## GOAL
Output every line of the listing below, unchanged.

## START

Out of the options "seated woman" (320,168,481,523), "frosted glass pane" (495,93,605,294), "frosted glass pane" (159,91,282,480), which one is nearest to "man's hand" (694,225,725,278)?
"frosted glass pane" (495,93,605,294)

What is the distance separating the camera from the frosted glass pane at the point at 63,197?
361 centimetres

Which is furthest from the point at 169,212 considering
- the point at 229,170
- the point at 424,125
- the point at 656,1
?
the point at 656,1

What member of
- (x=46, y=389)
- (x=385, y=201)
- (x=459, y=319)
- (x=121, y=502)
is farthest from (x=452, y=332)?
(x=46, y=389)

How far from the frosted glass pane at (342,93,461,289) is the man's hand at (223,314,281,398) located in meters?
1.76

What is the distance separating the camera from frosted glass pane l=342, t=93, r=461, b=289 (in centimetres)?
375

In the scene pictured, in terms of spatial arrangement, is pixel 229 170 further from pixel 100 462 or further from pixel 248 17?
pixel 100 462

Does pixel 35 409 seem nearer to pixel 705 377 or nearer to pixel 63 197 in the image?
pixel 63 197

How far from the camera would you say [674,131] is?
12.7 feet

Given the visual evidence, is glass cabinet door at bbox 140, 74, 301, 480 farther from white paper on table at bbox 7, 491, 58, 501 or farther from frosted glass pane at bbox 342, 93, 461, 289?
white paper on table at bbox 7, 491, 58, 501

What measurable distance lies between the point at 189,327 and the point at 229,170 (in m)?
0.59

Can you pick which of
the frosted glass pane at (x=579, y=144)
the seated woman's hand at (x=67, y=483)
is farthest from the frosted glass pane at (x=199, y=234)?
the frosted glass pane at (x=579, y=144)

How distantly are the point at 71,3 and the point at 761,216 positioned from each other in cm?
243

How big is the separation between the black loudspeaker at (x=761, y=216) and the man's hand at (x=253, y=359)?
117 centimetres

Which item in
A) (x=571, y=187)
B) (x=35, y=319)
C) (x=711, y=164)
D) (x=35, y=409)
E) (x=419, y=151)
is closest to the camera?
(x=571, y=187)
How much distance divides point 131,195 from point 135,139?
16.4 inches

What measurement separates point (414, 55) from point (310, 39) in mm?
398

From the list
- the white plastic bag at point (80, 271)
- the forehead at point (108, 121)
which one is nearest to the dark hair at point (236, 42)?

## END

## SOLUTION TO THE PROBLEM
Out of the options "seated woman" (320,168,481,523), "frosted glass pane" (495,93,605,294), "frosted glass pane" (159,91,282,480), which one is nearest to "man's hand" (694,225,725,278)?
"frosted glass pane" (495,93,605,294)

What is the distance separating the camera from the frosted glass pane at the point at 63,197?
361 centimetres

Which is furthest from the point at 169,212 considering
- the point at 229,170
- the point at 424,125
- the point at 656,1
?
the point at 656,1

What member of
- (x=46, y=389)
- (x=385, y=201)
- (x=459, y=319)
- (x=121, y=502)
is farthest from (x=452, y=332)?
(x=46, y=389)

How far from the frosted glass pane at (342,93,461,289) is the man's hand at (223,314,281,398) located in meters?
1.76

What is the distance separating the camera from frosted glass pane l=342, t=93, r=461, b=289 (in centimetres)?
375

In the scene pictured, in terms of spatial arrangement, is pixel 229 170 further from pixel 100 462 or further from pixel 248 17?
pixel 100 462

Does pixel 35 409 seem nearer to pixel 705 377 or nearer to pixel 63 197 in the image?
pixel 63 197

How far from the camera would you say [674,131] is?
12.7 feet

Given the visual evidence, is glass cabinet door at bbox 140, 74, 301, 480 farther from white paper on table at bbox 7, 491, 58, 501 or farther from frosted glass pane at bbox 342, 93, 461, 289?
white paper on table at bbox 7, 491, 58, 501

What measurable distance lies between the point at 189,327 and the point at 229,170 (in m)?
0.59

Can you pick which of
the frosted glass pane at (x=579, y=144)
the seated woman's hand at (x=67, y=483)
is farthest from the frosted glass pane at (x=199, y=234)?
the frosted glass pane at (x=579, y=144)

How distantly are the point at 71,3 and the point at 761,216 positioned from each other in cm?
243

How big is the separation between the black loudspeaker at (x=761, y=216) and the man's hand at (x=253, y=359)?
117 centimetres

Which item in
A) (x=571, y=187)
B) (x=35, y=319)
C) (x=711, y=164)
D) (x=35, y=409)
E) (x=419, y=151)
is closest to the camera?
(x=571, y=187)
How much distance divides point 131,195 from point 135,139?
16.4 inches

What measurement separates point (414, 55) from point (310, 39) in mm?
398

From the list
- the white plastic bag at point (80, 271)
- the forehead at point (108, 121)
which one is nearest to the dark hair at point (236, 42)?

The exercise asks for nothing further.